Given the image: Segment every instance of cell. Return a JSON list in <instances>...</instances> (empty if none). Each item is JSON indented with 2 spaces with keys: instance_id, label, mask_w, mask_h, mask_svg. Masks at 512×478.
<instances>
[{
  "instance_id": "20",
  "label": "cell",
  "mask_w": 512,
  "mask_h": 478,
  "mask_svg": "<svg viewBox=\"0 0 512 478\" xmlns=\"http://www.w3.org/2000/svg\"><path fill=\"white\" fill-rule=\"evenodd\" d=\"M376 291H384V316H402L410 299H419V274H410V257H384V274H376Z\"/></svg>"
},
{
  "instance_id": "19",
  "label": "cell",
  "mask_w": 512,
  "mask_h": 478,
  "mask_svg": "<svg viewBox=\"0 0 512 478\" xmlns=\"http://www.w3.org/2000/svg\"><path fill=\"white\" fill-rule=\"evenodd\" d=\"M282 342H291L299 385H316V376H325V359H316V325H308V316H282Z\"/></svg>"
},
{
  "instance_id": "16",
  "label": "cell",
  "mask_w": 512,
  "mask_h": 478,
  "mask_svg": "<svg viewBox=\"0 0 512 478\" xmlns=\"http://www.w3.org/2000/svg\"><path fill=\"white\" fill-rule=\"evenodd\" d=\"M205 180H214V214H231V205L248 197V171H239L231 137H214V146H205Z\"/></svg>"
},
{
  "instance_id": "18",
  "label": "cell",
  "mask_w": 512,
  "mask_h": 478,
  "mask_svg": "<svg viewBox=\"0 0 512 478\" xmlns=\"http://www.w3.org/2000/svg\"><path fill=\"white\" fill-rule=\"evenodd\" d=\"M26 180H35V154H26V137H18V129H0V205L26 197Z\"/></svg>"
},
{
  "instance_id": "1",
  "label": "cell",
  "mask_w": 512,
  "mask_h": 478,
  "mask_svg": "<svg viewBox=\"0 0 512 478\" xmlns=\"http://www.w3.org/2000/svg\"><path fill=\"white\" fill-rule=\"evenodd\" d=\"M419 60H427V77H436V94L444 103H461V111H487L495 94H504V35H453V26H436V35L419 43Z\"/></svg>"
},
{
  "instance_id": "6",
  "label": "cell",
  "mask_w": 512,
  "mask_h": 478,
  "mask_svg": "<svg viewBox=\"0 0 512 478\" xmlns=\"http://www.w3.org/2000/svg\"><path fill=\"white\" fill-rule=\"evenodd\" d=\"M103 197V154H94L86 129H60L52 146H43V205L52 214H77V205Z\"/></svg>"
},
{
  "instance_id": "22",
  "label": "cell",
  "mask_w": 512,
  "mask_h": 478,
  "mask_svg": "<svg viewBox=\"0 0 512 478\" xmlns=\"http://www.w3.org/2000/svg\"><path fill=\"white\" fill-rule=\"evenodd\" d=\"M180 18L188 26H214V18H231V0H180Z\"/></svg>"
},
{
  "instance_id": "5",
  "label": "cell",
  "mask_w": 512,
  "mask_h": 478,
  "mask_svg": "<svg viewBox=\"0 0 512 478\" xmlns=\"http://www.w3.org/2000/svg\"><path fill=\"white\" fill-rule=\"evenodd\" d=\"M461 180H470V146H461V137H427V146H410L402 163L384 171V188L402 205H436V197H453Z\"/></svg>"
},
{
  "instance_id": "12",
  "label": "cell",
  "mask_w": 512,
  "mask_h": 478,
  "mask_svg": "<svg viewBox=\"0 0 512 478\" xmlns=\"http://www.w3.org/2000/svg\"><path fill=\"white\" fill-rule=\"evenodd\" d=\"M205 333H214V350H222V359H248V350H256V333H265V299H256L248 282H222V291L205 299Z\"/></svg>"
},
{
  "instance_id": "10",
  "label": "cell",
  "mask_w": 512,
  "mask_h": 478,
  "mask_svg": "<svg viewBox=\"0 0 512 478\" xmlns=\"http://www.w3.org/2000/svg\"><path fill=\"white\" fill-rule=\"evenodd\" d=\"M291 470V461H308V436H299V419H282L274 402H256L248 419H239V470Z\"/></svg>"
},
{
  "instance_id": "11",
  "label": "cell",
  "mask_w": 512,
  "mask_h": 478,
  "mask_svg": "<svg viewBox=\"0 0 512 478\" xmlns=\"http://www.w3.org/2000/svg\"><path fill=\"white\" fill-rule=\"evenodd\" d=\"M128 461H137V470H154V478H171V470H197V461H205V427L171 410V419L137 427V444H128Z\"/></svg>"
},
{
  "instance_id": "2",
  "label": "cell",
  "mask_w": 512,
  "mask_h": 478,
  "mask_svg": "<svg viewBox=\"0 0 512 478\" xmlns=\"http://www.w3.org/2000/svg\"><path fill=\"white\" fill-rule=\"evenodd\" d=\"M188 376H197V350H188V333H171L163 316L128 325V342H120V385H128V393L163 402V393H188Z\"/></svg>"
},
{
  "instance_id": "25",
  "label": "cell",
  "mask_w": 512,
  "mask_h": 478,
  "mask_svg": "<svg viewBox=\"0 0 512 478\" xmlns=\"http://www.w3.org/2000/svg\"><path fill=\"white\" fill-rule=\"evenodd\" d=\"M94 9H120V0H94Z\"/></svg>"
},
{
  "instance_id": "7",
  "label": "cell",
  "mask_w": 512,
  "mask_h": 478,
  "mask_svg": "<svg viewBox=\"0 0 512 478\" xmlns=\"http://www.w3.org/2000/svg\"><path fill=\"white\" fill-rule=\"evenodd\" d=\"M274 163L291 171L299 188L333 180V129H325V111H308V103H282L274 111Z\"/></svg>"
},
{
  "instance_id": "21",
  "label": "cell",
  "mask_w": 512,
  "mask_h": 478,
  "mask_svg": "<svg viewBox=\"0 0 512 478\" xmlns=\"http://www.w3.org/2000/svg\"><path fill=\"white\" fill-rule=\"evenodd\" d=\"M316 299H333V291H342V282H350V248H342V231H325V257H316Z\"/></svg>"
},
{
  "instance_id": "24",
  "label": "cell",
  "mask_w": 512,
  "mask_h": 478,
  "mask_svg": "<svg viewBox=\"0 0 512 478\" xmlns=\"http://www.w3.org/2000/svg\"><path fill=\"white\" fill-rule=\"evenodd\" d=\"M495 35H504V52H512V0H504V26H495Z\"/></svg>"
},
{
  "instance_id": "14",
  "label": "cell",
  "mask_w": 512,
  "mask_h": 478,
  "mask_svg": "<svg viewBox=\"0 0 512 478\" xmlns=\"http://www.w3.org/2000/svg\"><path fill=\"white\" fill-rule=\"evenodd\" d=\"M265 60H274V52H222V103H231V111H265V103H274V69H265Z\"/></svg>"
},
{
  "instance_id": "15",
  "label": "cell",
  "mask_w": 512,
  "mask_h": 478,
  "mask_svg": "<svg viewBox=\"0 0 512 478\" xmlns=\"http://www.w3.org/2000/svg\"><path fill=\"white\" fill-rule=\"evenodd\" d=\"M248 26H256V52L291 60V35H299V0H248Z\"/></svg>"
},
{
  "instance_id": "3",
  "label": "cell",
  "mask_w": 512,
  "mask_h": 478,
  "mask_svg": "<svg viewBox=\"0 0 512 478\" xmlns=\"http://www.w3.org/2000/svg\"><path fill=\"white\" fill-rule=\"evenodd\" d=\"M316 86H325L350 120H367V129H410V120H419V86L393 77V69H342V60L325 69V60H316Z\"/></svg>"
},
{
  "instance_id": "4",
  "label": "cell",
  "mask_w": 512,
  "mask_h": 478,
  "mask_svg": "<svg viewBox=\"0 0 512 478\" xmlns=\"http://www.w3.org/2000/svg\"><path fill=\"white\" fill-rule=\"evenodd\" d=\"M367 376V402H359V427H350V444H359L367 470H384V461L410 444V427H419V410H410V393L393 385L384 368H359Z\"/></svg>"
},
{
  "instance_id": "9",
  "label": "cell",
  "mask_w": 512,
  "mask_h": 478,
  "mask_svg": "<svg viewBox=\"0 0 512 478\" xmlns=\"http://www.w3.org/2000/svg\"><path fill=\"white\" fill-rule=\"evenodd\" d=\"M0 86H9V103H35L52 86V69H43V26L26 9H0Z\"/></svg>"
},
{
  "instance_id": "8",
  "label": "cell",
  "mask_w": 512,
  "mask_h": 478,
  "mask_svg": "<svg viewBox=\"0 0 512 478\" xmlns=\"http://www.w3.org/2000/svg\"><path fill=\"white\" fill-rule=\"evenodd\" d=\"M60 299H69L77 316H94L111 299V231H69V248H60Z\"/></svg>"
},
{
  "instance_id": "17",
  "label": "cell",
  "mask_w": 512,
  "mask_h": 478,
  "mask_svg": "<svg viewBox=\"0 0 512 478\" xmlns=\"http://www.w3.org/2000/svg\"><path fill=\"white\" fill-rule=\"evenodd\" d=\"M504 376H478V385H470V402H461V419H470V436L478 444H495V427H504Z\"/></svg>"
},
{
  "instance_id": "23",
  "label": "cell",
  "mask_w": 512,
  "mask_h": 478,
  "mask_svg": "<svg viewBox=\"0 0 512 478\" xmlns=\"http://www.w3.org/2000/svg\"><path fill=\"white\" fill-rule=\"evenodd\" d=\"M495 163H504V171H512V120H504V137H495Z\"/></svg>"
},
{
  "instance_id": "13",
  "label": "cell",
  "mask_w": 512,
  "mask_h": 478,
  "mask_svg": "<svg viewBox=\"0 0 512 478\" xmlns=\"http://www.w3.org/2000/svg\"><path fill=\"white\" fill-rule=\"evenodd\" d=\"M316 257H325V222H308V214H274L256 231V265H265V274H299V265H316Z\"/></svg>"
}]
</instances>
*****
**Problem details**
Count how many lines in the material above contain the string "instances". Reply with the number alone.

**Written answer**
3